- 1973 advertisement

Song by Jackson Browne

from the album For Everyman
- Released: 1973
- Genre: Rock
- Length: 6:20
- Label: Asylum
- Songwriter: Jackson Browne
- Producer: Jackson Browne

= For Everyman (song) =

"For Everyman" is a song written and performed by American singer-songwriter Jackson Browne. It is the title track to his second album For Everyman, released in 1973.

== Origin ==
Shortly after releasing his first album, Browne left Los Angeles where he'd grown up. He moved to the Bay Area of California where he looked for a house. He was invited to live with David Crosby on Crosby's boat, Mayan. He stayed there several months, not finding a home to rent or purchase, before going on tour to support his recently finished and released album. While staying with Crosby, Browne was introduced to two of Crosby's neighbors, who also owned boats. The two friends along with Crosby, often talked about fulfilling their idyllic dream of simply sailing off into the "sunset," presumably somewhere to the South Pacific. This was just a couple of years after Crosby, Stills & Nash had released their single "Wooden Ships" that contains the same theme. Crosby stated that the songwriters "imagined ourselves as the few survivors, escaping on a boat to create a new civilization." Browne admits that the dreamers were in a bit of a "fog," and composed his song as a response to their unrealizable dream. On his album Solo Acoustic, Vol. 1, Browne relays the story that the song was written "having spent some time with some people who were planning to sail away... I mean, and they had the boats to do it in, they knew what they were doing, they kinda had it all planned... Well, I won't say that they knew what they were doing, but they had a plan."

As Anthony DeCurtis told it in a 1999 retrospective album review of For Everyman, "The title track of Jackson Browne's second album, For Everyman, was a response to the escapist vision of Crosby, Stills and Nash's 'Wooden Ships.' As violence, fear and paranoia overtook Sixties utopianism, 'Wooden Ships' (written by Crosby and Stills, along with Paul Kantner of the Jefferson Airplane) imagined a kind of hipster exodus by sea from a straight world teetering on the edge of apocalypse: 'We are leaving/You don't need us,' the song declared. Browne wasn't giving up so easily... (He) sings in his characteristic long, fluid lines:"

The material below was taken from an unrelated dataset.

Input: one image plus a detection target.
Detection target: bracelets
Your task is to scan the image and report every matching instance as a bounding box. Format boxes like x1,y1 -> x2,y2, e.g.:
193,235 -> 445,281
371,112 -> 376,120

Everybody I talk to is ready to leave with the light of the morning.
They've seen the end coming down long enough to believe that they've heard their last warning...
But all my fine dreams, well-thought-out schemes to gain the motherland
Have all eventually come down to waiting for Everyman.

"Deliverance must come for everyone, Browne insisted, not just hippie troubadours," wrote DeCurtis.

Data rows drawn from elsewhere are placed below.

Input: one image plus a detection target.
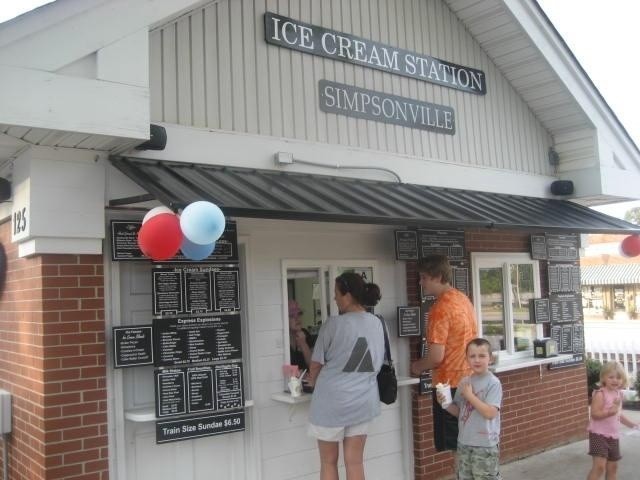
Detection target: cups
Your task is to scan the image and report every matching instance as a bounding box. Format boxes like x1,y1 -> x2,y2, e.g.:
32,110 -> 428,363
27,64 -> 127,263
288,380 -> 303,397
436,384 -> 453,404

Browne entitled the song "For Everyman," taking the name for his song from the name of a boat that had sailed to the South Pacific to protest the testing of nuclear weapons in the early 1960s. Crosby sings harmony on the song.

==Reception==
In her 1973 review of the album, Janet Maslin went straight to the title track as key on his second album of "inwardly panoramic songwriting of an apocalyptic bent:"

"'For Everyman' is a more thoughtful, less impetuous reworking of 'Rock Me on the Water;' both songs provide visions of the apocalypse, but this time the image is significantly altered. 'Rock Me' was a fiery youthful fantasy shot through with contempt (and) dreams of escape... 'For Everyman' presents the crisis in gentler terms ... and offers an impassioned discerner of special wisdom ('I'm not trying to tell you that I've seen the plan/Turn and walk away if you think I am'). Most notably, the renegade spirit who once dreamed of being bathed by 'the sisters of the sun' while everything around him went up in flames is now ready to be left behind on the eve of the exodus — 'holding sand ... weighing all my fine dreams, well thought-out schemes ...,' and realizing that this time patience may make more sense than flight." Critiquing the music, she wrote that she felt the song had one of the best arrangements on the album, describing how it "begins and ends with a low rumble from Russ Kunkel, then bursts out into a high-spirited release that mirrors the spirit of the song's resolution, simultaneously joyful and cautious."

==Personnel==
Credits are adapted from the liner notes of The Very Best of Jackson Browne.
- Jackson Browne – lead vocals, acoustic guitar
- David Crosby – harmony vocals
- Craig Doerge – piano
- Russ Kunkel – drums
- David Lindley – acoustic guitar, electric guitar
- Leland Sklar – bass guitar
- Michael Utley – Hammond organ

== Style ==

On the studio album, the song "For Everyman" is joined, through a crossfade, to the song preceding it, "Sing My Songs to Me." This same structure is also used to join the first two songs on the album: "Take It Easy" plays into "Our Lady of the Well." Browne, rarely, if ever, plays "Sing My Songs to Me" in concert when playing "For Everyman."